Tijdens de kerstvakantie blikt Trends.be terug op 10 topverhalen in Trends van het afgelopen jaar, geselecteerd door hoofdredacteur ad interim Daan Killemaes. Vandaag: de Antwerpse chemie wil weg (25 april).

De chemiesector, de industriële sterkhouder van ons land, heeft zich lang in bochten gewrongen om niet te dreigen met de verhuizing van productieactiviteiten. Maar door de schokgolf die de ontginning van schaliegas teweegbrengt, is het hoge woord eruit.

De winning van schaliegas en schalieolie in de Verenigde Staten doet de industriële wereld op haar grondvesten daveren. De ontginning heeft de energiefactuur van de Amerikaanse industriebedrijven zo sterk gedrukt dat industriële activiteiten vanuit Europa en Azië naar de Verenigde Staten terugkeren. De prijs van gas is in het land intussen drie tot vier keer lager dan in andere regio’s (zie grafiek). Met die nieuwe voorraden worden de Verenigde Staten voor hun energievoorziening mogelijk onafhankelijk van het buitenland.

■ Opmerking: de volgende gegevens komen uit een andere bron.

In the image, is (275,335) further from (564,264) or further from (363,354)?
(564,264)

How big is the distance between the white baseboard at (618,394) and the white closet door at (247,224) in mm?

Vooral schaliegas werd door de Amerikaanse industrie ingehaald als een messias. Het ondermijnt de concurrentiepositie van energie-intensieve bedrijven in België en elders in Europa. Het verschil in gasprijs zadelt de Belgische chemiebedrijven op met een jaarlijkse kostenhandicap van ruim 1 miljard euro. En dat terwijl de chemiespelers tandenknarsend moeten vaststellen dat hun energiefactuur, als er geen ingrepen gebeuren, nog een stuk zwaarder wordt. De sterke cijfers die de sector in 2012 nog kon realiseren, verbloemen een somber toekomstbeeld. Daarom trekt de sector bij monde van essenscia-voorzitter Frank Coenen, in het dagelijkse leven CEO van het beursgenoteerde chemiebedrijf Tessenderlo Group, en CEO Yves Verschueren harder dan ooit aan de alarmbel.

“Schaliegas zet de Verenigde Staten weer op de kaart. Zeker in chemie hadden de Amerikanen de jongste tien tot vijftien jaar aan betekenis ingeboet. Nu is er een nieuwe situatie”, zegt Yves Verschueren. “De Verenigde Staten hebben nog altijd hun schuldproblemen, maar schaliegas brengt een renaissance van hun industrie op gang”, voegt Frank Coenen toe. “Veel Europese bedrijven vragen zich af of ze nog wel in Europa moeten investeren. We zien dat Europese bedrijven beginnen wegtrekken naar de Verenigde Staten. We moeten opletten.”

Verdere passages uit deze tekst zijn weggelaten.